PARTS OF THE EXERCISE:
(A) In the passage on preparation for the Christ, what must be realized before the Gospel of St. Matthew can be understood?
(B) Write the next part of the passage on preparation for the Christ, continuing from its final sentence.

SOURCE PASSAGE:
= Beginning of Section =
Preparation for the Christ had therefore to be made in advance. This must be realized before it is possible to understand the Gospel of St. Matthew. Preparation was necessary in order that there might at least be a few human beings capable of understanding the Christ Event, which — to characterize one aspect only — consisted in knowing that Christ was the One Who made it possible for men thenceforth to receive from without not physical impressions only, but also the Spirit. For this, individual men had to be prepared.
= End of Section =
DATA BELOW:
= Beginning of Section =
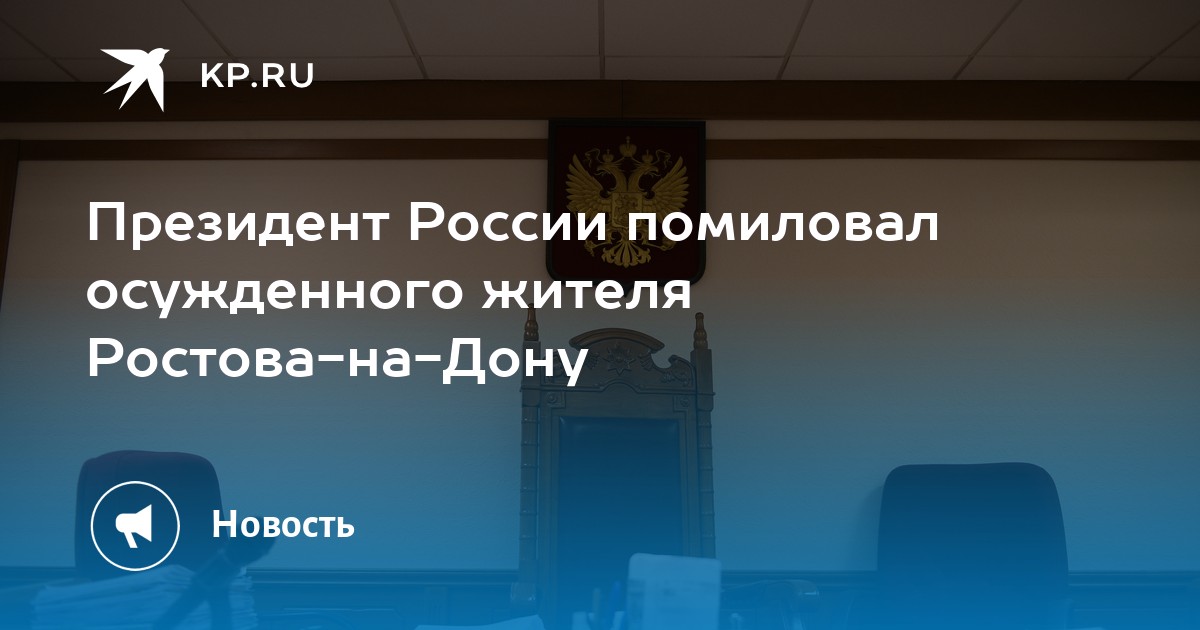 KP.RU

Президент России помиловал осужденного жителя Ростова-на-Дону

Новость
= End of Section =
ANSWERS BY ITEM:
(A) That preparation for the Christ had to be made in advance.

(B)
In point of fact, right through Hebrew history, some individuals were, by certain methods, prepared to be able to understand the Christ Event. In the earliest times there were only a few of these men, but they and their way of life must be closely studied if we are to realize what careful preparations were made for the coming of Christ, how the Hebrew people, with the qualities they had inherited from Abraham, were rendered capable of a prophetic understanding of how the human ego would be brought to man through the Saviour. Those men who were prepared so as to be able to recognize and understand, by clairvoyance, the significance of the Christ were called Nazarenes. [ Note 11] These men were able to perceive clairvoyantly all that had been prepared from the earliest days of the Hebrews, in order that, out of and through this people, the Christ might be born and understood. In a mode of life compatible with the development of clairvoyant insight, these Nazarenes were bound by strict and strenuous rules. These rules, since they belonged to quite another age, differ considerably from those essential for the attainment of spiritual knowledge today, although in some respects there is a certain similarity. Much that was of primary importance in the Nazarene training is subsidiary today, and much that was subsidiary then would now be essential. Nobody should imagine that methods which in earlier times led to clairvoyant knowledge of Christ would have the effect of leading a man of the modern age to the same momentous recognition.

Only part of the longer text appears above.